Those letters stand for the Canadian Anti-Spam Legislation. This law applies not only to Canadian companies, but email marketers anywhere in the world sending messages to Canadian subscribers.
Since this is probably the strictest spam law ever, marketers are growing concerned. Because marketers aren’t lawyers, many are also confused about what they actually have to do.
I’ve spent the past few weeks gleaning insights from experts in the field, and here’s what I’ve learned so far.
Lesson #1. A blog post is not a legal opinion
Some marketers have been reading blog posts and other content to try to understand what they must do to comply with CASL.
No piece of content can replace legal advice, including this blog post. If you think there is legitimate exposure for your company, the best thing to do is get legal advice.

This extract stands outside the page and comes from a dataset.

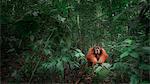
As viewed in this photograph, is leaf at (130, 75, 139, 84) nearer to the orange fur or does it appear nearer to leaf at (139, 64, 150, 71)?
leaf at (139, 64, 150, 71)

CASL is a law, not just an industry best practice or a good idea. If your company breaks the law, it can be legally liable and punished. As with any law, ignorance is not a legal defense.
According to FightSpam.ca, “Penalties for the most serious violations of the Act can go as high as $1 million for individuals and $10 million for businesses.”
The Canadian Radio-television and Telecommunications Commission (CRTC) is chartered with enforcing the act.
That said, I’ve included some related reading at the end of this blog post in the “You may also like” section to help you dive deeper into this complex regulation.
Lawyers aren’t the only place you can get some help.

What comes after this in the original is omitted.